A company set up by former Nokia employees called HMD Global has licensed the Nokia brand name from Microsoft, struck partnerships with device manufacturer Foxconn and intends to launch an Android smartphone in the early part of 2017.
The head of HMD Global, Arto Nummela, said: “Consumers may be carrying different smartphones now, but are they really in love and loyal to those brands?”
HMD Global will be looking to stir nostalgia in an effort to challenge the big and small players of the highly competitive smartphone market, dominated by Samsung and Apple, as well as Chinese brands such as Huawei.
Nummela said: “We want to be one of the key competitive players in the smartphone business.”
That road will be tough from a standing start, but brand power might be an edge against lesser-known rivals.
“For a new entrant, having an established brand provides it with an instant on-ramp,” said Ben Wood from analysts CCS Insight. “The barriers to entry for the Android phone space are low.

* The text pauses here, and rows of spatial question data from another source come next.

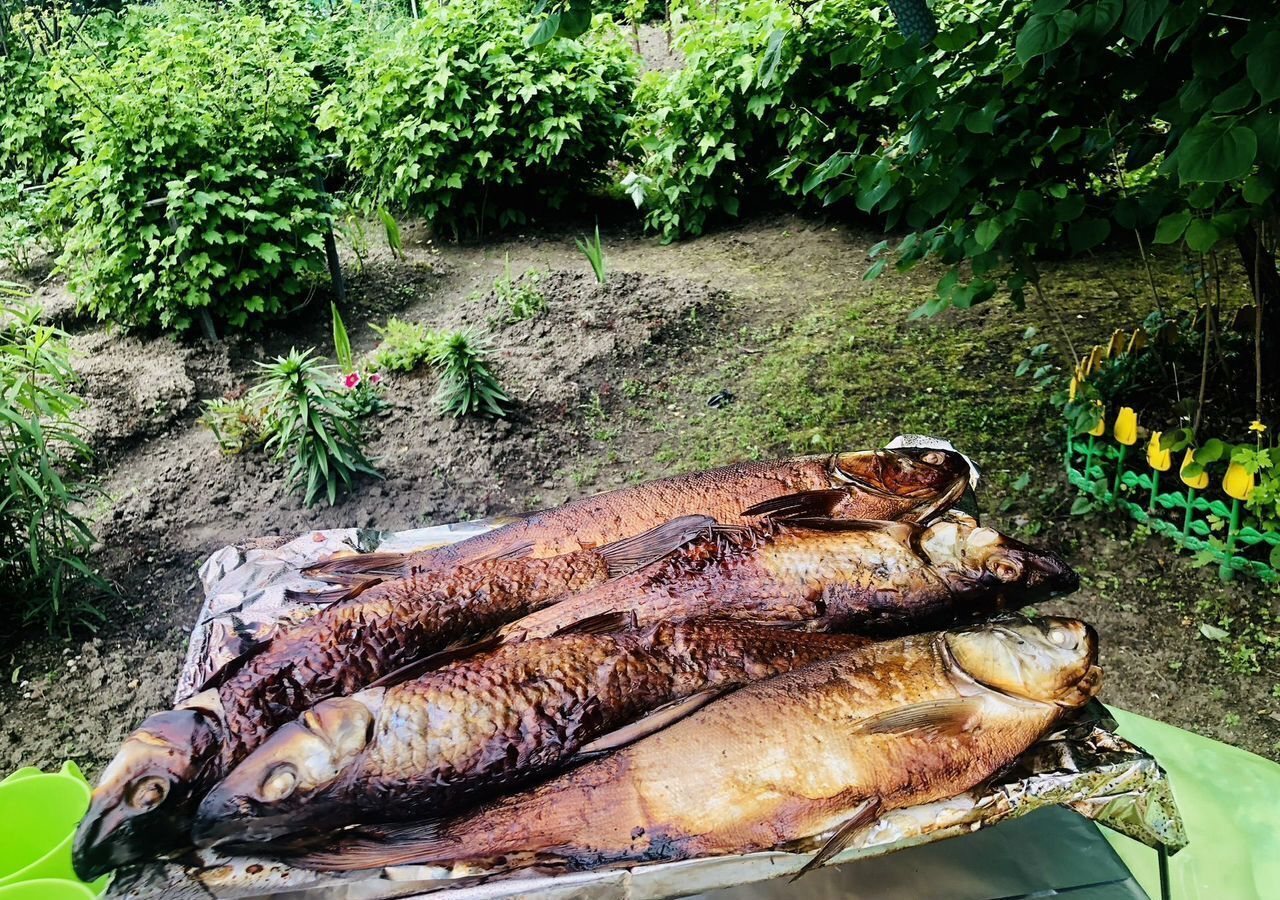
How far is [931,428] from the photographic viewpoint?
158 inches

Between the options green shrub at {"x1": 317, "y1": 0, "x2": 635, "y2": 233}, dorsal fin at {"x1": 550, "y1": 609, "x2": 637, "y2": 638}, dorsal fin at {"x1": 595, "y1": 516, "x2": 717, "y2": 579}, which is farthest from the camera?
green shrub at {"x1": 317, "y1": 0, "x2": 635, "y2": 233}

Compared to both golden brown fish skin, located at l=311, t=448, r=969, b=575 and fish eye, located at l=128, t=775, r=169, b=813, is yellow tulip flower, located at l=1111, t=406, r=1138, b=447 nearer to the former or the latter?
golden brown fish skin, located at l=311, t=448, r=969, b=575

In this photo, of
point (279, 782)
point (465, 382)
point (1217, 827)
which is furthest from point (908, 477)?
point (465, 382)

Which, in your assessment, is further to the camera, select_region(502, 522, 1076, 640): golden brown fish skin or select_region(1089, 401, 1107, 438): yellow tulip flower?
A: select_region(1089, 401, 1107, 438): yellow tulip flower

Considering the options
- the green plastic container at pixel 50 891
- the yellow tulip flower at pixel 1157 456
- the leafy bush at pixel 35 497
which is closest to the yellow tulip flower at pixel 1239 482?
the yellow tulip flower at pixel 1157 456

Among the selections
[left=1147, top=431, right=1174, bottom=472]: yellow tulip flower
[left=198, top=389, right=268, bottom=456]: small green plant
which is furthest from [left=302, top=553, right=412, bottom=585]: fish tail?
[left=1147, top=431, right=1174, bottom=472]: yellow tulip flower

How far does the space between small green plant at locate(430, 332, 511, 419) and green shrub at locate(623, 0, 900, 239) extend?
2.63 m

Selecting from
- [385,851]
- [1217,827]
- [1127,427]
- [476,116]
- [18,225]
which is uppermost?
[476,116]

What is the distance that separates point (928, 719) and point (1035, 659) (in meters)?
0.22

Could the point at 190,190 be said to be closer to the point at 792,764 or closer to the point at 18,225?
the point at 18,225

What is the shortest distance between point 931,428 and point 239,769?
3394mm

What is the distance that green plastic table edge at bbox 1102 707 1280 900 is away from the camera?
1696mm

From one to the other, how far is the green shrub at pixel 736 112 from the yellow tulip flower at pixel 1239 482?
11.7 ft

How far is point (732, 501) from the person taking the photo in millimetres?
2039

“What HMD has is the Nokia brand and management experience. The key to its success will be driving scale.”
After the sale of the Nokia phone business to Microsoft in 2014 and the cull of the Nokia brand from Microsoft’s Lumia range of smartphones, the consumer brand lived on as a maker of feature or so-called dumb phones, mainly for Asia, India and eastern Europe.
HMD took over the Nokia feature phone business from Microsoft on Thursday following the sale of the business in May. It has a licensing deal with Nokia giving it sole use of the brand on mobile phones and tablets for the next decade. It will pay Nokia royalties for the brand and patents, but Nokia has no direct investment in HMD.
Instead, filled with ex-Nokia personnel, and executives from Siemens, Rovio and others, HMD is owned by Smart Connect LP, a private equity fund run by Jean-Francois Baril, who was once in charge of Nokia’s world-leading supply chain management system. Other HMD managers have put in money of their own.
Shipments of Nokia feature phones plunged 40% in 2015 and HMD must reverse that decline while trying to break back into the smartphone market, where hundreds of vendors compete by selling phones that can be hard to distinguish.
Nummela says his team’s enduring relationships with phone service providers and retailers could help HMD quickly convince owners of Nokia feature phones to upgrade in markets like India, Indonesia and Russia.
In the UK and other smartphone-dominated markets, Nokia smartphones will have to overcome the various contenders for the world number three spot, currently held by the rising Huawei.